Entries from a labeling collection
** Begin **

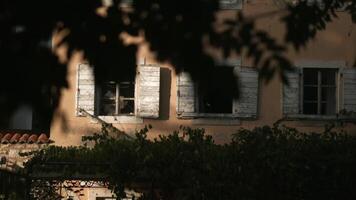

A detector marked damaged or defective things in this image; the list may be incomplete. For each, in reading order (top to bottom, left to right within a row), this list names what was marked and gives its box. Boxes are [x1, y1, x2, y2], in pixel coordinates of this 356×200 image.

broken window [96, 81, 135, 115]
broken window [304, 68, 336, 115]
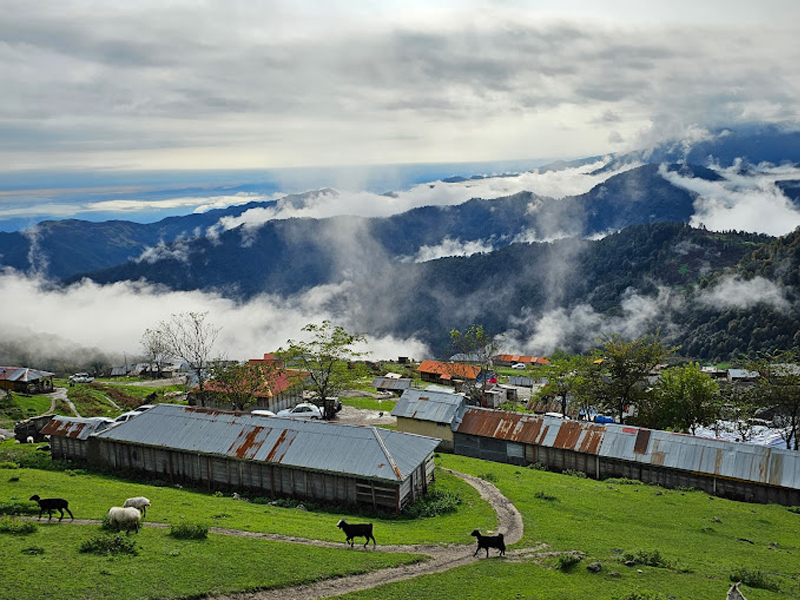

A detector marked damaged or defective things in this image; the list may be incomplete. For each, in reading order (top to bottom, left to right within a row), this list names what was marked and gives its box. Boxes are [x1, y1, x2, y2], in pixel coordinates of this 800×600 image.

rusty metal roof [41, 418, 113, 440]
rusty metal roof [97, 404, 440, 482]
rusty metal roof [390, 386, 466, 428]
rusty metal roof [456, 408, 800, 492]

** End **

Task brief:
Reproduce the material above word for word, leaving out the pictures.

Full answer:
A detector marked damaged or defective things in this image; the list may be incomplete. For each, in reading order (top to bottom, left to right within a row), this list names what was marked and gives its box. Boxes are [x1, y1, x2, y2], in pixel coordinates of this 356×200 image.

broken window [96, 81, 135, 115]
broken window [304, 68, 336, 115]

A detector marked damaged or defective things in this image; the list may be incomplete. For each, in reading order (top to bottom, left to right within a row), this list names what was marked and gives its box. Boxes are [x1, y1, x2, y2], in pixel coordinates of this 800×600 image.

rusty metal roof [41, 418, 113, 440]
rusty metal roof [97, 404, 440, 482]
rusty metal roof [390, 386, 466, 428]
rusty metal roof [456, 408, 800, 492]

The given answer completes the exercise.